Community-onset COVID-19 infection (COCI): patients with a SARS-CoV-2 positive test sample up to two days after admission
Non-COVID (control): patients with a negative SARS-CoV-2–positive sample test or who were not tested due to being SARS-CoV-2 positive in the last 90 days with no new symptoms or exposure to COVID-19.
Patient contacts were established using movement pathways from hospital electronic health records. We investigated three definitions of contact: patients coinciding on the same day in the same (1) room, (2) ward, and (3) building, regardless of COVID-19 prevention measures, including environmental ventilation (Methods S1.4). The infectious period for infected patients is defined as the 14-days before and 10-days after their first SARS-CoV-2–positive test result22).
Dynamic forecasting framework
We developed a framework to predict infections (see detailed description in Methods S1.3-1.9) that combines dynamic patterns of contact, exposure to infected cases, as well as standard risk factors (Figure 1, R package can be found at barahona-research-group/Dynamic-contact-infection-forecast). Fixed patient variables (e.g., demographics) are collected, and dynamic, time-dependent variables (e.g., contact network graph-theoretical centrality for each patient, hospital contextual variables) are computed from a sliding time window to be used as model predictors over a forecasting horizon. In alignment with the maximum incubation period of COVID-19, we set the window length to 14-days22 and the forecasting horizon to 7 days.
Model variables
For each time window, we extracted: (i) patient clinical variables (Table 1a); (ii) hospital contextual variables (relating to the hospital inpatient context; Table 1b); and (iii) contact network variables (centrality measures) extracted using network-theoretical analytics from each of the room/ward/building contact networks derived from the data (Table 1c, derivation in Methods S1.16-1.17).

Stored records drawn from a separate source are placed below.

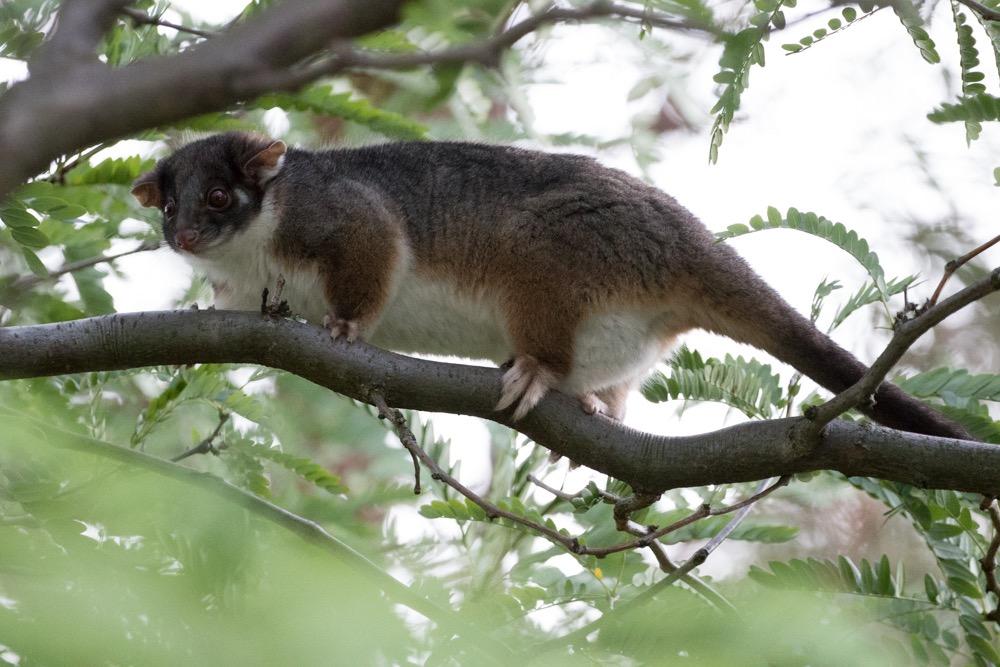 4. Ring Tailed Possum (Pseudocheirus peregrinus)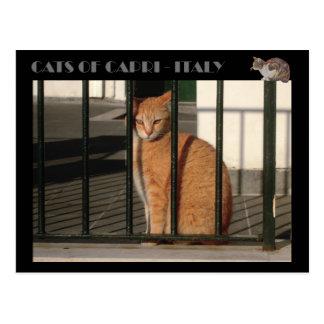 Katzen von Capri, rote orange Tabbykatze - Italien Postkarte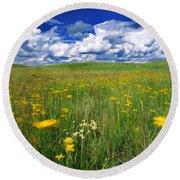 Field Of Flowers, Grasslands National Round Beach Towel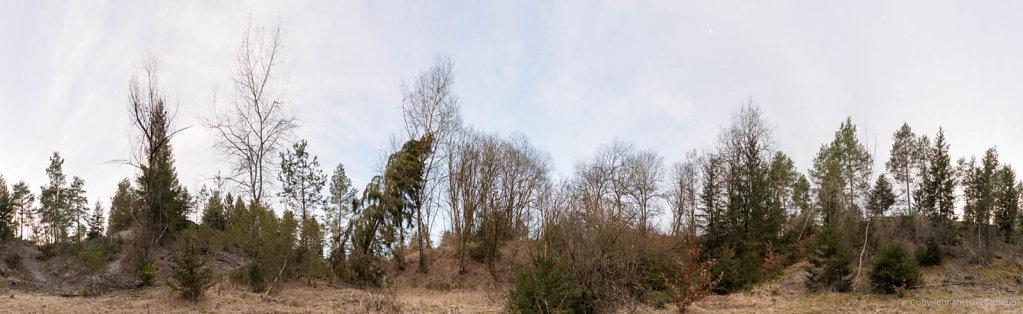360 Grad Panorama im Kraillinger Forst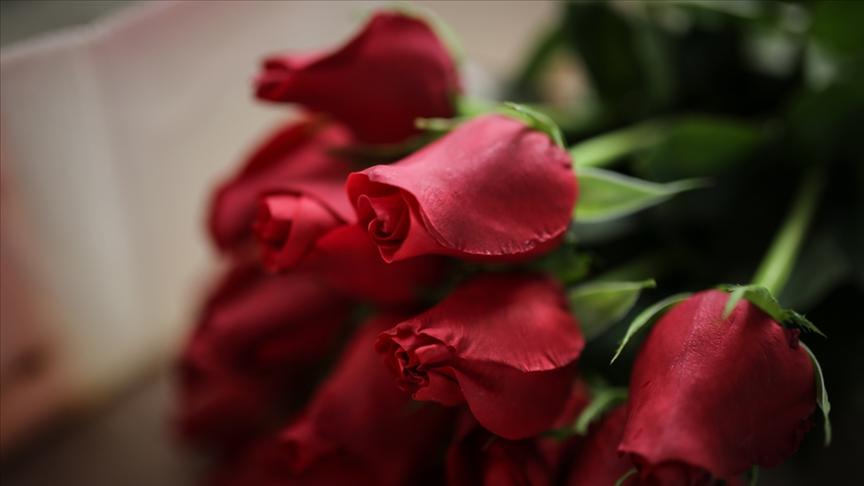 Sevgililer Günü'nde 4,5 milyon civarında gül satışı bekleniyor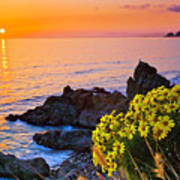 Giant Coreopsis Sunset Poster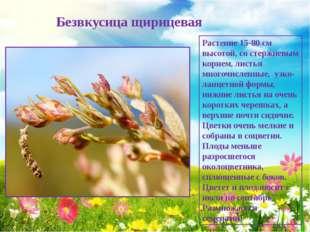 Безвкусица щирицевая Растение 15-80 см высотой, со стержневым корнем, листья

Statistical significance and risk factors
We carried out a univariate analysis of the model variables to identify risk factors by comparing their values in the HOCI and control groups. To establish significance, we used either Mann-Whitney or Chi-squared tests and report the corresponding adjusted p-values (see method in S1.11).
Evaluation of machine learning models
We constructed and evaluated several models to predict HOCI using different types of variables (full list of models in Methods S1.12). Each model was trained on 70% of the data and tested on the withheld 30% of the data. We report the highest performing model (XGBoost). Performance was measured by prediction on the test set quantified by AUC-ROC, as well as Sensitivity, Specificity and Balanced Accuracy adjusted for multiple prediction bias (see Methods S1.13). To aid interpretation, we formed a ranked list of variables by assessing the predictive contribution of each variable through a recursive elimination strategy24 (see Methods S1.16-1.17).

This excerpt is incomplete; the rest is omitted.